(Spatial reasoning dataset excerpts)

□ □ □ □

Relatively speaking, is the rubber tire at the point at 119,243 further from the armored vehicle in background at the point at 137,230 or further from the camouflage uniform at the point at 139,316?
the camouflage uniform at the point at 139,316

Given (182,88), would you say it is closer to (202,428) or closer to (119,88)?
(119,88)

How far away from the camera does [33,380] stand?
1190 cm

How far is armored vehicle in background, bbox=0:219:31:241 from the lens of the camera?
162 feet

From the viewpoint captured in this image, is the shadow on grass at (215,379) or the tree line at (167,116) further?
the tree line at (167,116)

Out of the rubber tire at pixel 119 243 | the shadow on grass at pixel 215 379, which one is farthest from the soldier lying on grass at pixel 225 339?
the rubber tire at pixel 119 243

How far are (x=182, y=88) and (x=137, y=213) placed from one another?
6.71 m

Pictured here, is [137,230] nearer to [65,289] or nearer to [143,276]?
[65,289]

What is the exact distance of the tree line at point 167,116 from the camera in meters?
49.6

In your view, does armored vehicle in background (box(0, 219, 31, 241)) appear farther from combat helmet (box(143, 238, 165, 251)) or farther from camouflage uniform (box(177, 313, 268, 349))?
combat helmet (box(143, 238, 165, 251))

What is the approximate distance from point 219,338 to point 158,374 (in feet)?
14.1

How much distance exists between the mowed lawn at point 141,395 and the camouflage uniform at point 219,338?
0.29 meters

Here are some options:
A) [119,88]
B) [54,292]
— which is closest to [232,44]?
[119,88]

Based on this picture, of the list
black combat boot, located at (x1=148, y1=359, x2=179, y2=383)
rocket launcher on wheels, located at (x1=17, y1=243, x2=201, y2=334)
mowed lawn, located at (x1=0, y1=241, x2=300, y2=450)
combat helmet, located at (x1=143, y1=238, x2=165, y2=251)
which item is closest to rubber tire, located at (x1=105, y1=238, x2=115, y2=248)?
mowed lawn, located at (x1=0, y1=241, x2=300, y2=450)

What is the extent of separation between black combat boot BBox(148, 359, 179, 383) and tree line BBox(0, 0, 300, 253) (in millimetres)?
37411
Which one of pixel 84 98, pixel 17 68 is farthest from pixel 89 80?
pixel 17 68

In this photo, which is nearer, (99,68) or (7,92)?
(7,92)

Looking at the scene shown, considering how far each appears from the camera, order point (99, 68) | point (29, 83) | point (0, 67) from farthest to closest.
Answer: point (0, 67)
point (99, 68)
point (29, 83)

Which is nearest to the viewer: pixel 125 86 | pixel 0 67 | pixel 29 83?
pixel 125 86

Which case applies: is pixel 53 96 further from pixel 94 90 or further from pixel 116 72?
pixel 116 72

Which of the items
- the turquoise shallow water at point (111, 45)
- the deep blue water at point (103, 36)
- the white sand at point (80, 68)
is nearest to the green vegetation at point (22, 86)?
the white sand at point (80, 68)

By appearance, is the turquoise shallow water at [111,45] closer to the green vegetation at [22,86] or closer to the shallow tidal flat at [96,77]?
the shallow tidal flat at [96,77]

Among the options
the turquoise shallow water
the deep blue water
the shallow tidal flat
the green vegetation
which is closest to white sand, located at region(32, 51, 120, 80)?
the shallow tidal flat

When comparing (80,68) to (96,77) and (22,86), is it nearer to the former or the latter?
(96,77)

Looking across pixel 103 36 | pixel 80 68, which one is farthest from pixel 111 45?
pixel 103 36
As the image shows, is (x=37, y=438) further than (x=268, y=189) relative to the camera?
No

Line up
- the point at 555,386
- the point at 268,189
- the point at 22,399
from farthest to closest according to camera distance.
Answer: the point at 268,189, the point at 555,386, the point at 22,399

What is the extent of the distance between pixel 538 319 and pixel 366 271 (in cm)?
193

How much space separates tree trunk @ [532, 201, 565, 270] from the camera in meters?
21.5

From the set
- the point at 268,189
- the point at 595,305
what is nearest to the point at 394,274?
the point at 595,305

□ □ □ □

_TASK INSTRUCTIONS_
Write the listing out again, exactly as it reads.

_WORKED SOLUTION_
Relatively speaking, is the rubber tire at the point at 119,243 further from the armored vehicle in background at the point at 137,230 or further from the camouflage uniform at the point at 139,316?
the camouflage uniform at the point at 139,316

Given (182,88), would you say it is closer to (202,428) or closer to (119,88)?
(119,88)

How far away from the camera does [33,380] stand?
1190 cm

How far is armored vehicle in background, bbox=0:219:31:241 from the lens of the camera?
162 feet

From the viewpoint captured in this image, is the shadow on grass at (215,379) or the tree line at (167,116) further?
the tree line at (167,116)

Out of the rubber tire at pixel 119 243 | the shadow on grass at pixel 215 379, which one is farthest from the soldier lying on grass at pixel 225 339?
the rubber tire at pixel 119 243

How far are (x=182, y=88) and (x=137, y=213) placed from one another?
6.71 m

Pictured here, is [137,230] nearer to [65,289] or nearer to [143,276]?
[65,289]

What is the exact distance of the tree line at point 167,116 from the camera in meters?
49.6

In your view, does armored vehicle in background (box(0, 219, 31, 241)) appear farther from combat helmet (box(143, 238, 165, 251)) or farther from camouflage uniform (box(177, 313, 268, 349))?
combat helmet (box(143, 238, 165, 251))

What is the approximate distance from point 219,338 to point 158,374 (in feet)?
14.1

How much distance exists between the mowed lawn at point 141,395 and the camouflage uniform at point 219,338?
0.29 meters

Here are some options:
A) [119,88]
B) [54,292]
— which is closest to [232,44]?
[119,88]

Based on this picture, of the list
black combat boot, located at (x1=148, y1=359, x2=179, y2=383)
rocket launcher on wheels, located at (x1=17, y1=243, x2=201, y2=334)
mowed lawn, located at (x1=0, y1=241, x2=300, y2=450)
combat helmet, located at (x1=143, y1=238, x2=165, y2=251)
which item is closest to rubber tire, located at (x1=105, y1=238, x2=115, y2=248)?
mowed lawn, located at (x1=0, y1=241, x2=300, y2=450)

What is the extent of separation between black combat boot BBox(148, 359, 179, 383) and tree line BBox(0, 0, 300, 253) (in millimetres)?
37411
Which one of pixel 84 98, pixel 17 68 is farthest from pixel 89 80?
pixel 17 68

In this photo, which is nearer, (99,68) or (7,92)?
(7,92)

Looking at the scene shown, considering how far each appears from the camera, order point (99, 68) | point (29, 83) | point (0, 67) from farthest to closest.
Answer: point (0, 67)
point (99, 68)
point (29, 83)

Which is nearest to the viewer: pixel 125 86 | pixel 0 67 | pixel 29 83?
pixel 125 86

Which case applies: is pixel 53 96 further from pixel 94 90 or further from pixel 116 72?
pixel 116 72

Which of the items
- the turquoise shallow water at point (111, 45)
- the deep blue water at point (103, 36)
- the white sand at point (80, 68)
is nearest to the green vegetation at point (22, 86)?
the white sand at point (80, 68)

By appearance, is the turquoise shallow water at [111,45] closer to the green vegetation at [22,86] or closer to the shallow tidal flat at [96,77]?
the shallow tidal flat at [96,77]

Among the options
the turquoise shallow water
the deep blue water
the shallow tidal flat
the green vegetation
which is closest to white sand, located at region(32, 51, 120, 80)?
the shallow tidal flat

When comparing (80,68) to (96,77) and (22,86), is it nearer to the former or the latter?
(96,77)

Looking across pixel 103 36 | pixel 80 68, which one is farthest from pixel 111 45?
pixel 103 36
As the image shows, is (x=37, y=438) further than (x=268, y=189) relative to the camera?
No

Line up
- the point at 555,386
- the point at 268,189
- the point at 22,399
from farthest to closest according to camera distance.
Answer: the point at 268,189, the point at 555,386, the point at 22,399

What is the extent of the distance between pixel 538 319 and pixel 366 271 (in cm)?
193

How much space separates tree trunk @ [532, 201, 565, 270] from the camera in meters?
21.5

From the set
- the point at 268,189
- the point at 595,305
what is nearest to the point at 394,274?
the point at 595,305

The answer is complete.